● **SET EXERCISE**
Collect every line below that contains the word "farthest", treating uppercase and lowercase as different.

## start RECORDS FOR PROCESSING

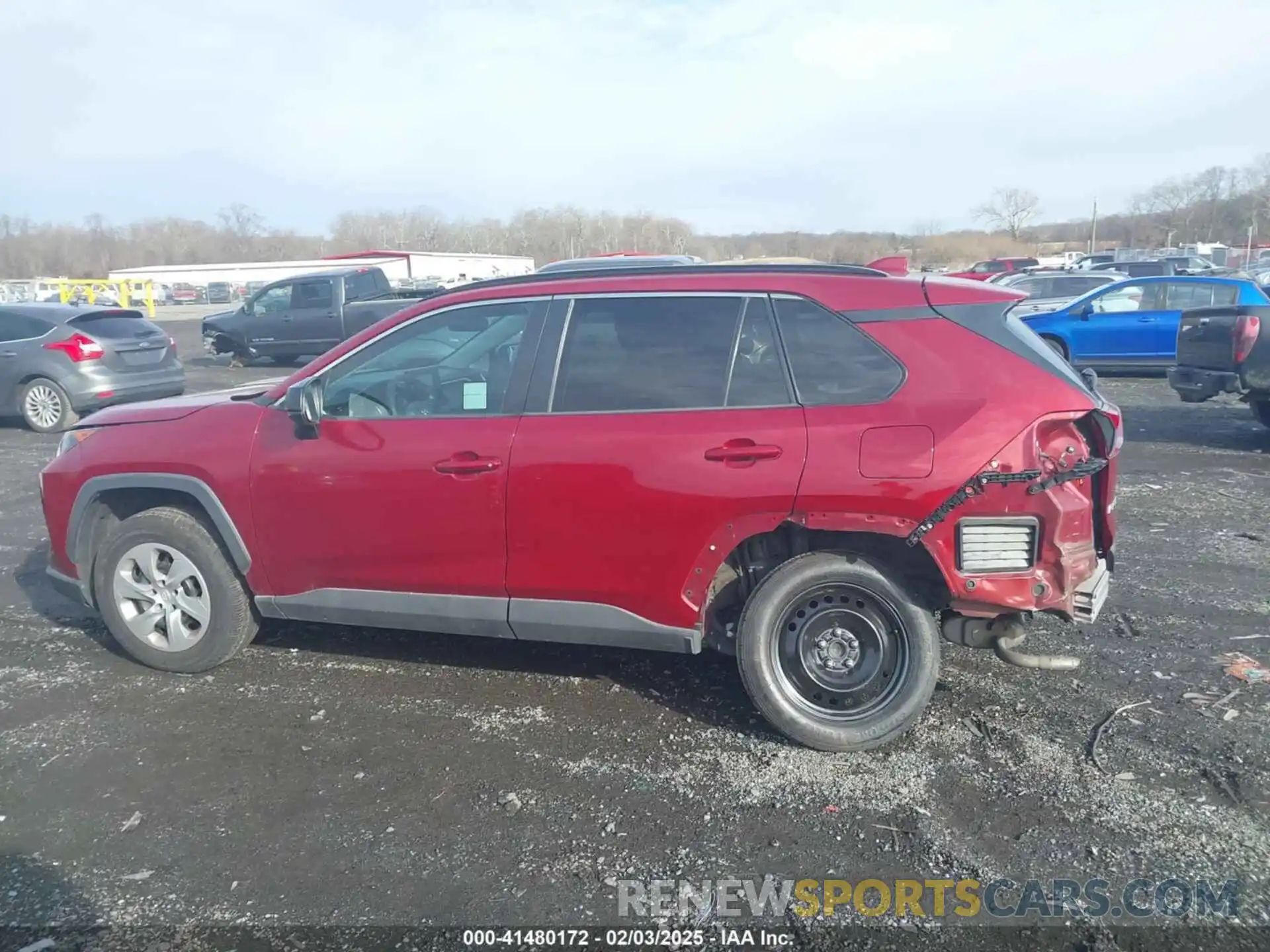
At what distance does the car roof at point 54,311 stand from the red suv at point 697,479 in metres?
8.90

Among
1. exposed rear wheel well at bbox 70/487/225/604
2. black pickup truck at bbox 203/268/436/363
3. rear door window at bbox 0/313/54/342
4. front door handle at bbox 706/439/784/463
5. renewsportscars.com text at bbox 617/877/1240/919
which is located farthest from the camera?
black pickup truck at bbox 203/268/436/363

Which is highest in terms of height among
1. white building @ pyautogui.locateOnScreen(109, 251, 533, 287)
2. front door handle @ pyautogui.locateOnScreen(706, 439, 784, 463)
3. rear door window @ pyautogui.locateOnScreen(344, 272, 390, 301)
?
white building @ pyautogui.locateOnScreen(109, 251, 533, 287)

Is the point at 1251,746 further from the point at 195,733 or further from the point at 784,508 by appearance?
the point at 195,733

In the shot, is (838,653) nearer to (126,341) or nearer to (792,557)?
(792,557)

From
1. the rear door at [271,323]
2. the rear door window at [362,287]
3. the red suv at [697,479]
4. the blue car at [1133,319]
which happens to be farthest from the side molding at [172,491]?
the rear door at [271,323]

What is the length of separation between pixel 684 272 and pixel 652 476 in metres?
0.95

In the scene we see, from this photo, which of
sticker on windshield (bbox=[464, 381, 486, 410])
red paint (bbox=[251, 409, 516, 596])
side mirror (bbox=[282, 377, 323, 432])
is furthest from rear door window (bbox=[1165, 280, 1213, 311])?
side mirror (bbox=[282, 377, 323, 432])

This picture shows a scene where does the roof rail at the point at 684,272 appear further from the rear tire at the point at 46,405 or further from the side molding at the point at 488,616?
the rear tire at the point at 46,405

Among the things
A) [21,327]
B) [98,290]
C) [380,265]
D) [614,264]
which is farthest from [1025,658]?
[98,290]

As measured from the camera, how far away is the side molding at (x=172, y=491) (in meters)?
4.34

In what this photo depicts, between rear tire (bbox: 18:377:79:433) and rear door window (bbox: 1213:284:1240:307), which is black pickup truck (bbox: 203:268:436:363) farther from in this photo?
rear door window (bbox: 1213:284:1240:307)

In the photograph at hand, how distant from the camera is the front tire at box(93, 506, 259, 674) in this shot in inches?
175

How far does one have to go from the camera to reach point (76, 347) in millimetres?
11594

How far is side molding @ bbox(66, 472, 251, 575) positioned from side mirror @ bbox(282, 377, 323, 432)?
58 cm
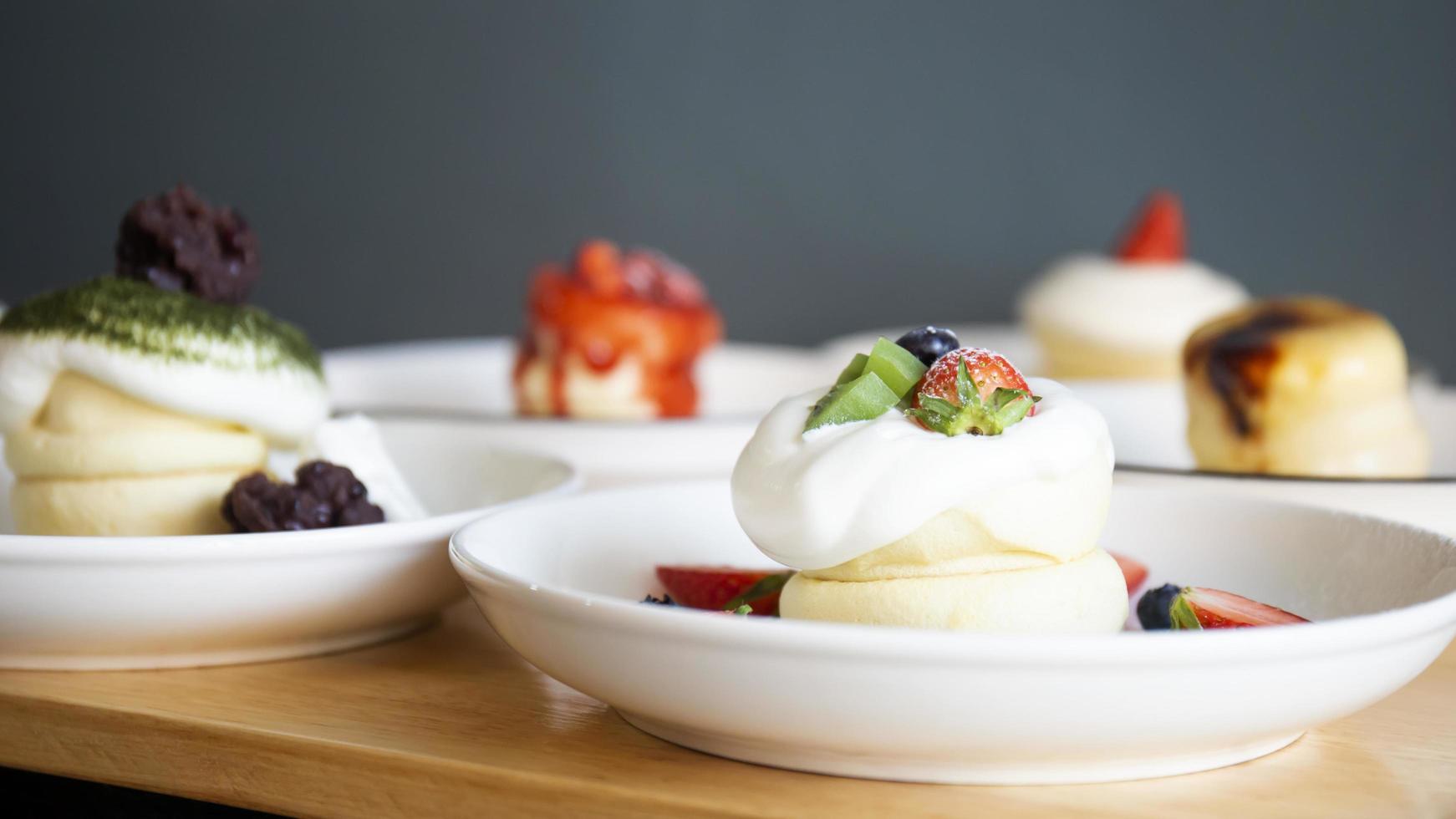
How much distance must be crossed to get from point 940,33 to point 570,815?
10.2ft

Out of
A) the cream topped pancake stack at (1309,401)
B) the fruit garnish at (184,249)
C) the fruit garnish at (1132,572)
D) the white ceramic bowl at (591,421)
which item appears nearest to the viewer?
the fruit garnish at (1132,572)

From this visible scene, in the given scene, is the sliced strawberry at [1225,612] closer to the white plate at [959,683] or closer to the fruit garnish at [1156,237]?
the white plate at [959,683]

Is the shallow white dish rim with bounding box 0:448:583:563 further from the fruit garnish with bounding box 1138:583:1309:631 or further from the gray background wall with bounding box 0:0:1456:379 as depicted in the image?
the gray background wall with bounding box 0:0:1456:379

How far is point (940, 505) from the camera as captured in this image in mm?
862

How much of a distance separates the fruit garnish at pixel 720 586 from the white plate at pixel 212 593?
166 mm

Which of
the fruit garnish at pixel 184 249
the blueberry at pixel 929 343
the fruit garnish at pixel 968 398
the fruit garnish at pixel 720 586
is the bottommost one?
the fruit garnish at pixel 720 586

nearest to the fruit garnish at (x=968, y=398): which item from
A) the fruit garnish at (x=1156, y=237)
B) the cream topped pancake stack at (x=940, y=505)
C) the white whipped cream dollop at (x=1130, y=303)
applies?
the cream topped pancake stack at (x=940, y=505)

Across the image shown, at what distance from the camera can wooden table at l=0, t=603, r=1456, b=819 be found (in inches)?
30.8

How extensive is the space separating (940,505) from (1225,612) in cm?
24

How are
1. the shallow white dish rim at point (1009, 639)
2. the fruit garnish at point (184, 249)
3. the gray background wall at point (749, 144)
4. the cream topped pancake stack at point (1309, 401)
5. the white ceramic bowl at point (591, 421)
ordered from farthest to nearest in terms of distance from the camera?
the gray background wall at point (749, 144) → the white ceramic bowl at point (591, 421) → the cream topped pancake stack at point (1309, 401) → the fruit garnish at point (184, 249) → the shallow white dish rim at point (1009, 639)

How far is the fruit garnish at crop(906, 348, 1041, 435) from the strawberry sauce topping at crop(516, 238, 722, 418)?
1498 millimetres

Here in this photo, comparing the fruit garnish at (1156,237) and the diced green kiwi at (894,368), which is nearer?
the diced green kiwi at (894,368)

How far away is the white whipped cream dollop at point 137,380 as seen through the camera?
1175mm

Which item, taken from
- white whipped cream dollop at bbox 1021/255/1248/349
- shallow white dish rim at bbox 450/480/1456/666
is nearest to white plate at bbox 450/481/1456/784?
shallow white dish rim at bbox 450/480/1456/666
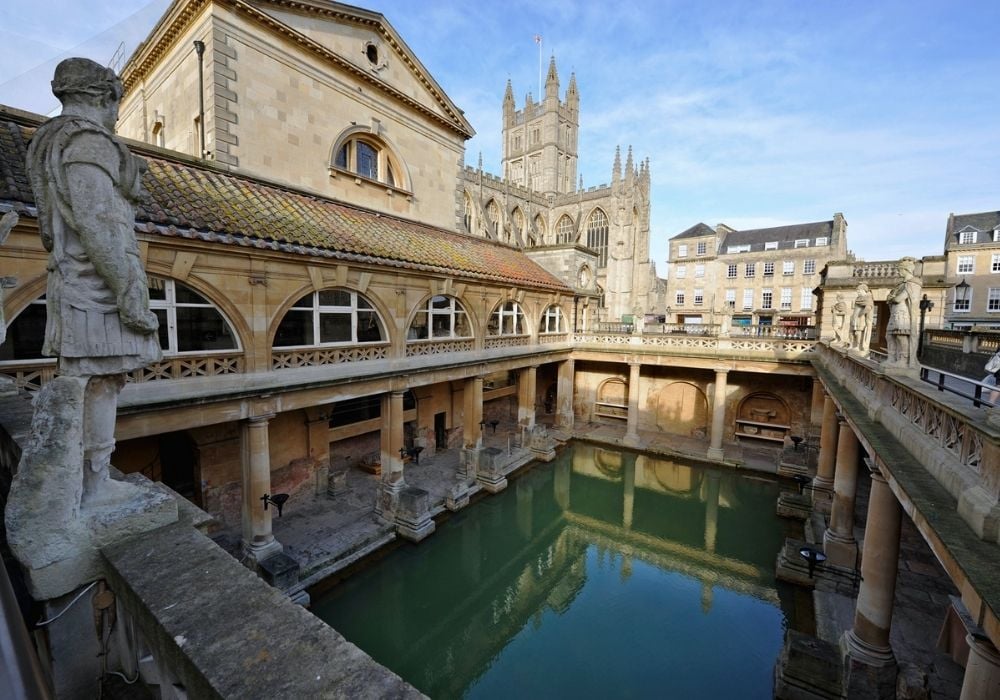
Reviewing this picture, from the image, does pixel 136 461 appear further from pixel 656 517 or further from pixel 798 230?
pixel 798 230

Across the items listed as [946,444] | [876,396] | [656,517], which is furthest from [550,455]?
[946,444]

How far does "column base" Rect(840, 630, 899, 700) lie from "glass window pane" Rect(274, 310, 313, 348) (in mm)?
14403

## end RECORDS FOR PROCESSING

● **RESULT FOR THIS EXERCISE**
which is located farthest from the camera?
which happens to be farthest from the side molding at [172,491]?
which is farthest from [1025,658]?
ordered from farthest to nearest in terms of distance from the camera?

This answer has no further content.